Life was good in March 2007: Murder with Reservations, my sixth Dead-End Job mystery, would be a May hardcover. I’d worked as a housekeeper at a Holiday Inn Express to research Reservations. The first reviews were good. I had a book tour, and the kick-off was at Malice Domestic, a fan convention in Maryland, where I was toastmaster.

I was editing a mystery annual, but my headaches were so fierce I could barely see the pages. Migraines, I decided, popping Imitrex. The migraine haloes were dangerously beautiful:  like standing in a cut-glass candy dish. Saturday morning, after days of headaches, I couldn’t figure out how to use a fork. I asked my husband, Don Crinklaw, to scramble a breakfast egg. I was determined to ignore these symptoms and give a speech 40 miles away. But Don took away my car keys and called my internist. She sent me to the ER at a hospital that claimed to be one of the 50 best. The neurologist on call said I was “too young and fit to have a stroke.”  He told me to come back Wednesday for a PET scan. Wednesday never happened. Instead, I had six strokes, including a hemorrhagic stroke, brain surgery, and a coma. I lost a third of my frontal lobe and nineteen days of my life.

That’s when I learned no one recovers from a catastrophic illness on her own. I have a good husband and good friends. I had good medical care, except for the man who misdiagnosed me.

While in the hospital, the mystery community saved my career. Hundreds of writers held a tour by proxy and sold Murder with Reservations – at the expense of their own books. Without their help, I would have lost my contract. Readers sent more than 400 cards. To get back to writing, I had to get these things:

Get with my friends. My friends brought food, good wishes, and good times when I was exhausted and depressed. My desk looked like a landfill, with geologic layers of papers. I shoved them into suitcases. My email was the virtual version of this. “I’m so tired, and I have hundreds of emails,” I told Bill. “I only answered four today.”

“Good,” he said. “Do four today. And four tomorrow. Eventually you’ll answer them all.” He was right. Meanwhile, my friend Kay spent days going through those suitcases with me. She filled three trash bags, but my desk was clear.

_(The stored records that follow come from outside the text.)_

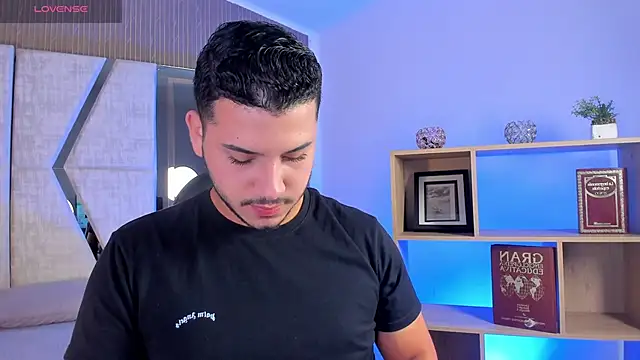 Axel grey  online show from April 14, 2026, 12:44 pm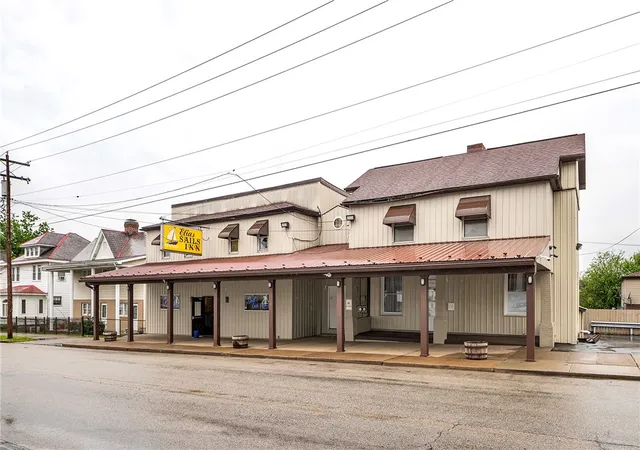 Homes for sale in Uniontown, PA | 277 N Gallatin Ave, Uniontown, PA 15401 | MLS# 1716876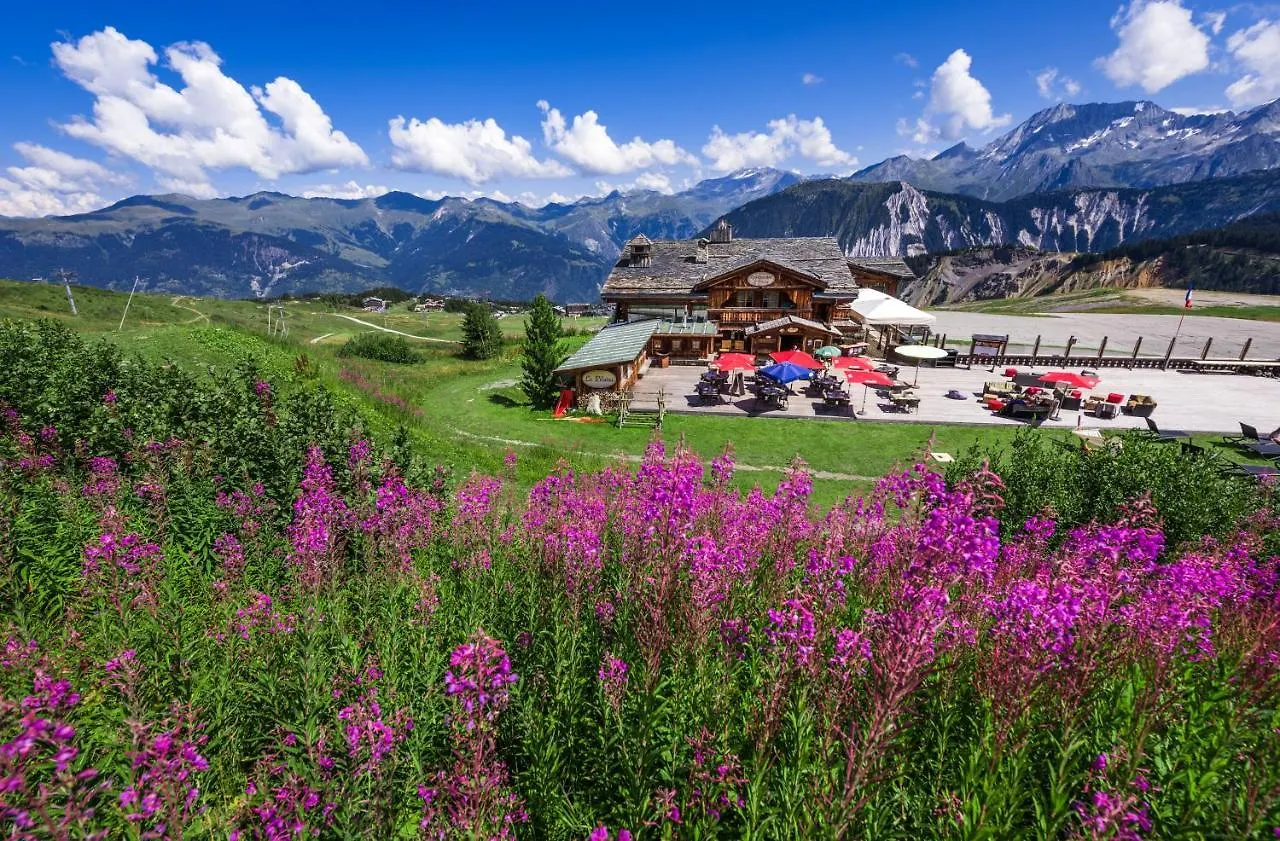 Hotel 3 Etoiles -Restaurant Le Pilatus Courchevel Aparthotel
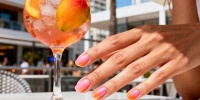 Sarti Spritz nails: новый летний тренд для стильных женщин 30+ в 2026 году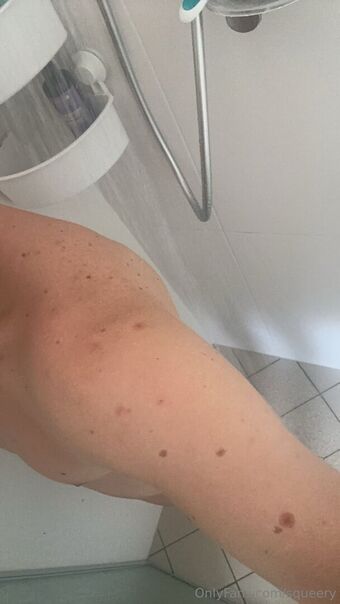 squeery Nakenläckor OnlyFans Foto 14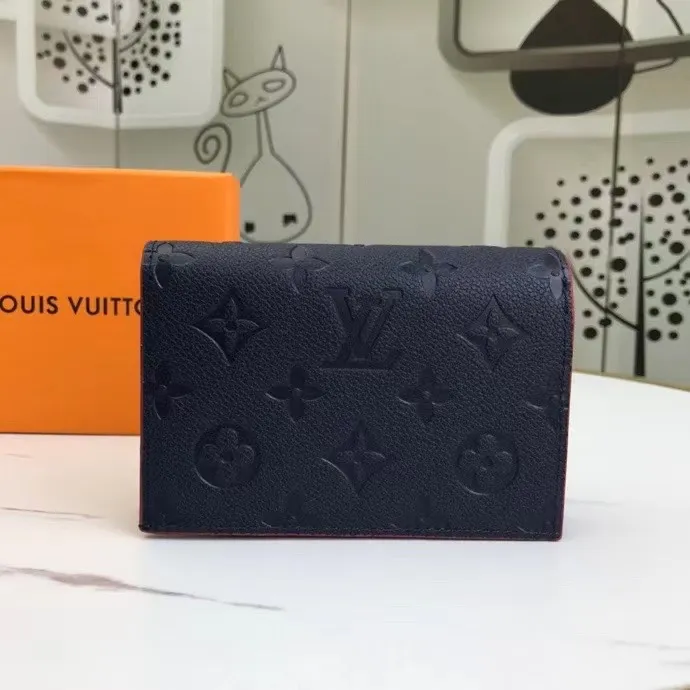 P150M80152 This Cléa wallet is made of Monogram Empreinte soft grained cowhide, embellished with Louis Vuitton's iconic Monogram embossed pattern. It has a stylish design, is exquisite and compact but has a spacious capacity. It is equipped with an external patch pocket, zipper coin pocket, banknote compartment and six credit card slots. Dimensions: 12 x 9 x 3.5 cm (length x height x width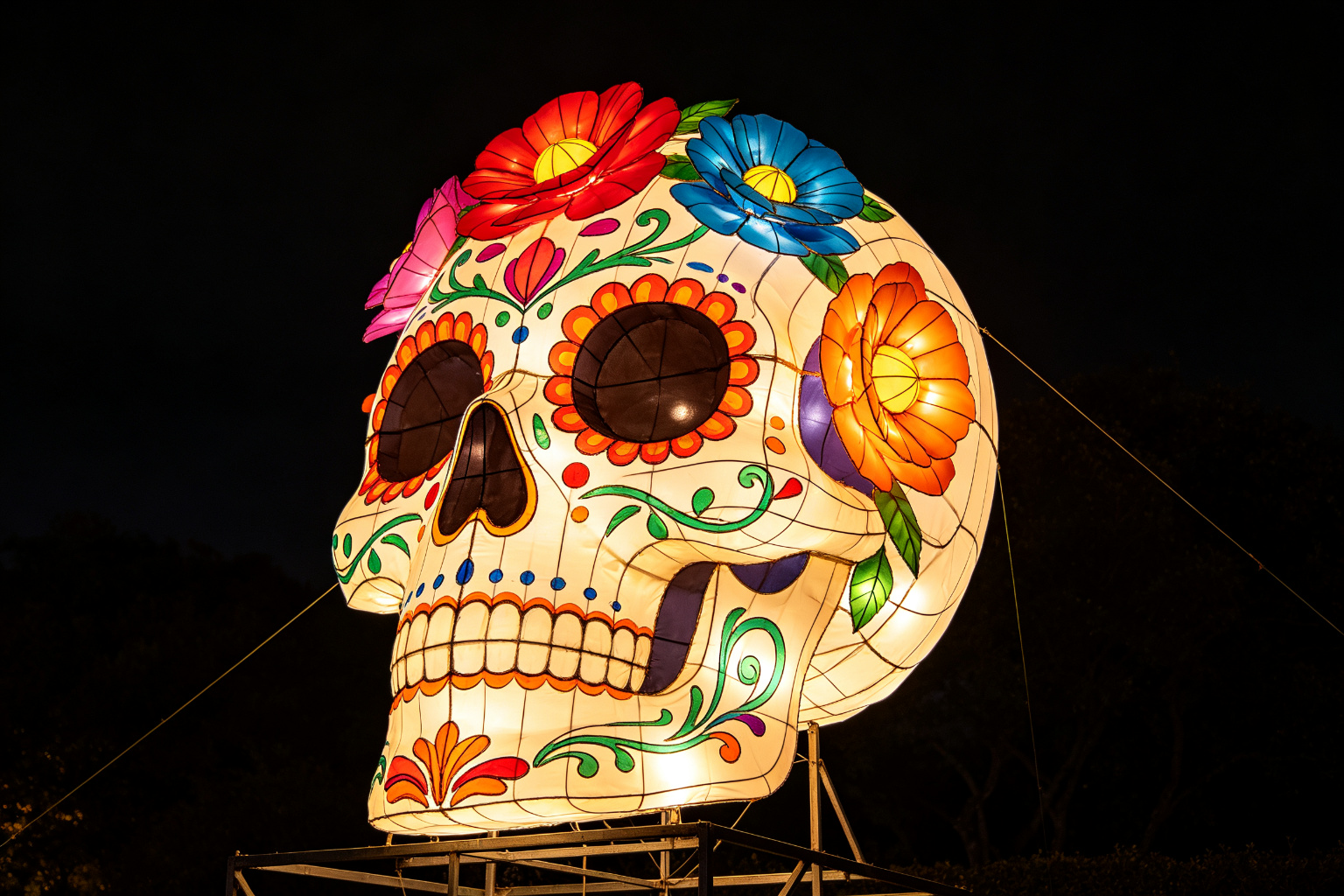 Day of the Dead Skull Lantern Display (ZD-128) - Festival & Holiday Lanterns by Zedong, dimensions 200x150x250cm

Get with healthy people. I saw four or five specialists weekly. My life was wheelchairs, walkers, and doctors’ waiting rooms. I had to escape. As soon as I was well enough to fly, I went to Canyon Ranch Spa in Lenox, Mass. It was outrageously expensive, but they treated me like a healthy person who was sick, not someone who would be sick forever. They understood sick people can be tyrants. I told the nurse, “I’m taking six exercise classes a day.”

“No,” she said. “You’re taking three. The rest of the day, you’ll relax and eat cookies.”

“But I want to get well.”

“You will,” she said. “But not by exhausting yourself.”

Get back to work. I got a laptop, so I could write in bed. Writing was a struggle at first, but it became my salvation. Slowly, I began to find joy in creating. When I wrote, I wasn’t worn out and crippled. I was the god of my own world. My characters said what I wanted them to. They lived and died at my direction. I controlled my imaginary world, when the real world was unpredictable. After four years, I was cured.